Рогозин попытался представить, что он сделает с деньгами. Ну, прежде всего обстановку в комнату купить… нет, сначала зашиться. Да, именно зашиться! Торпеду в задницу или укол какой в вену — все равно, лишь бы получить передышку от этой проклятой пьянки. Хотя бы на год. Подняться на ноги, обставить квартиру. Потом — съездить под Серпухов. Там, говорят, есть мужской монастырь, где монахи лечат и вылечивают беспробудных алкоголиков. Да, и он тоже беспробудный и к тому же запойный. Еще где-то в Красногорске есть то ли клуб, то ли общество. Название такое интересное… «Оптимист»? А-а-а, «Оптималист»! Одного знакомого отвратили от водки, да так, что и смотреть на нее, проклятую, не хочет. Адрес у него узнать и съездить, посмотреть. Там лекарства не используют, а это уже хорошо. От кодирования, говорят, крыша съезжает.

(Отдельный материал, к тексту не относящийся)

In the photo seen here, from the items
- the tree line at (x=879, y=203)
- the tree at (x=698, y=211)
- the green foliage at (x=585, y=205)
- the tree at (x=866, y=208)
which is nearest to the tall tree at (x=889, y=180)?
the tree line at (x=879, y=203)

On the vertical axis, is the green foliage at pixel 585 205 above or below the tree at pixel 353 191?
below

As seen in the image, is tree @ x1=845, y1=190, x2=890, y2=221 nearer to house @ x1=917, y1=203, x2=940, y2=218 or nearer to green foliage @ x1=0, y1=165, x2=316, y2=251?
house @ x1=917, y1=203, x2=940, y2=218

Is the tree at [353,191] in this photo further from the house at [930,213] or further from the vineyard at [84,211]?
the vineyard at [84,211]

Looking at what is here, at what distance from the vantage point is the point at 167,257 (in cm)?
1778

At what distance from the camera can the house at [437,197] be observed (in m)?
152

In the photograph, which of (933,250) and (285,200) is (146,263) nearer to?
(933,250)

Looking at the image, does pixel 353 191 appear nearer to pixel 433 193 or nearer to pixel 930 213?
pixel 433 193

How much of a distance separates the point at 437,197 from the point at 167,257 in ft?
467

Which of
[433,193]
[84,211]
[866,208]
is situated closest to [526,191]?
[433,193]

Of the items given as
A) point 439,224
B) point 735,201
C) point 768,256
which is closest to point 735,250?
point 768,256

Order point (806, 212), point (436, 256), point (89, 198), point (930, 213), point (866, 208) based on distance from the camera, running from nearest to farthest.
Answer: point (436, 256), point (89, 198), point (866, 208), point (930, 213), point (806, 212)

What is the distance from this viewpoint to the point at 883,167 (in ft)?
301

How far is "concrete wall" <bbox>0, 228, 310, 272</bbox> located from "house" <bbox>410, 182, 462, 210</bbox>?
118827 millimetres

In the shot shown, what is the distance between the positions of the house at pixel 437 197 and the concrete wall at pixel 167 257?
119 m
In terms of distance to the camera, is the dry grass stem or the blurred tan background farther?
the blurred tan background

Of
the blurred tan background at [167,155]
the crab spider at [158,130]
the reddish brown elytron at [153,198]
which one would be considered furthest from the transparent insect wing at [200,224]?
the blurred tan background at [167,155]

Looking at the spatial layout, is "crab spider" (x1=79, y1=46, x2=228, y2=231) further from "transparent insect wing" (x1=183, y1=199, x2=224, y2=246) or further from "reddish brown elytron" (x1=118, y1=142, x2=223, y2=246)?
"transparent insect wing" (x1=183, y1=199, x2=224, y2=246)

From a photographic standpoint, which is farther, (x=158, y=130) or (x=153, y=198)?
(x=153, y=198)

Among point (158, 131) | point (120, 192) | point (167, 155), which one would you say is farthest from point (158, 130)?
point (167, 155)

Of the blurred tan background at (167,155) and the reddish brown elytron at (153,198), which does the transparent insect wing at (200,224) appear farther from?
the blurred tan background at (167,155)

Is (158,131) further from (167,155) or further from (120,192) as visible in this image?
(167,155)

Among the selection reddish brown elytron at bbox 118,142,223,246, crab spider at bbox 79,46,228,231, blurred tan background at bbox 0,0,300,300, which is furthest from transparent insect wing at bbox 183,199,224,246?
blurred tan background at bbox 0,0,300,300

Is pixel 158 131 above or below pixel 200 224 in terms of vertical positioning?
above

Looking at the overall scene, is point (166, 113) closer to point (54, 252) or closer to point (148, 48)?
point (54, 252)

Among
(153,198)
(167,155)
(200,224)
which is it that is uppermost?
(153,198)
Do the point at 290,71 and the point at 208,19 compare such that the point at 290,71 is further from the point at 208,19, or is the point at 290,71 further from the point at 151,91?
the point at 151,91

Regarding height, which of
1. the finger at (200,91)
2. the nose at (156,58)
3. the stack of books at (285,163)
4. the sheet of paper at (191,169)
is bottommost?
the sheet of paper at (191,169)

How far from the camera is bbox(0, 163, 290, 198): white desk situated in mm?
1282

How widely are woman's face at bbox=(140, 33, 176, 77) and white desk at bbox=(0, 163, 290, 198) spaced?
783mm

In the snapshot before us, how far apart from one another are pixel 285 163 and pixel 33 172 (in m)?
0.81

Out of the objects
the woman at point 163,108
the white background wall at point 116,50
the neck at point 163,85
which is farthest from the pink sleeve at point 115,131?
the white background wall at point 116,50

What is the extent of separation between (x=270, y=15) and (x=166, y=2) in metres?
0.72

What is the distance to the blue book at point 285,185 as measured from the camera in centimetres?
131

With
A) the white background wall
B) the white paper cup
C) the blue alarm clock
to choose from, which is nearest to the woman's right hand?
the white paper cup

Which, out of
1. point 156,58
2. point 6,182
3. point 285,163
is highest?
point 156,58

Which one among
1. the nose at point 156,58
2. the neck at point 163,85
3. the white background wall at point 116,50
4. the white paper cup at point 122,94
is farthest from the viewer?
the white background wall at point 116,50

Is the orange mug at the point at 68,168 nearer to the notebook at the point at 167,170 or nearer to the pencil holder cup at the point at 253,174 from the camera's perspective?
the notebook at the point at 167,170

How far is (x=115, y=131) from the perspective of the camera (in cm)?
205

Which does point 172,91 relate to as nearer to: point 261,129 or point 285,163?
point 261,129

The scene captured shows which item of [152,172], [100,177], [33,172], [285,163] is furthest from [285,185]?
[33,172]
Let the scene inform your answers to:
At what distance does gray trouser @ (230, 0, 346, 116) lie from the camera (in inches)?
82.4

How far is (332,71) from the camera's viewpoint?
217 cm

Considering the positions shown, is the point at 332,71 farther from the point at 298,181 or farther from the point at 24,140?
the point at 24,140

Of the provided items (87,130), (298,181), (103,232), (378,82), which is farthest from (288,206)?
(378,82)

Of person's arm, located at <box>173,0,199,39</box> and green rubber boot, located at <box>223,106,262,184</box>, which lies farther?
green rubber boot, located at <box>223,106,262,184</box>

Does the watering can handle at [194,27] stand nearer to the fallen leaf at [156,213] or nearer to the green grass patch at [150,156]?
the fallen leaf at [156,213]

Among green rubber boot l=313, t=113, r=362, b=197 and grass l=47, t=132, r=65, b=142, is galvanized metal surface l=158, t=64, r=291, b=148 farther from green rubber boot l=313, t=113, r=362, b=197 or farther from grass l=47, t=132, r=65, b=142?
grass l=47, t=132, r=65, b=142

Рогозин приподнялся на диване. Что ж, если завязывать, так это надо обмыть. У него же еще осталось полбутылки — когда меч домой принес, бутылку спрятал, да так к ней и не притронулся. Он встал, прошлепал на кухню и под мойкой, за помойным ведром, обнаружил свою заначку. Присел за кухонный стол, налил полчашки, чокнулся с чайником и медленно, смакуя, выпил. Водка ободрала горло, комком упала в желудок. Рогозин схватил чайник и стал глотать из носика тепловатую воду. Голова слегка затуманилась, ноги перестали болеть.
Ветер свирепствовал за окном, ломая ветки, срывая листья. Рогозин открыл форточку пошире. Нет, мало. Он щелкнул шпингалетом и распахнул окно. Ветер ворвался в кухню, взбил длинные волосы. По телу побежали мурашки. Да, пусть будет гроза, пусть будет буря. Она отрежет все, что было в прошлом, и впереди останется только чистое небо.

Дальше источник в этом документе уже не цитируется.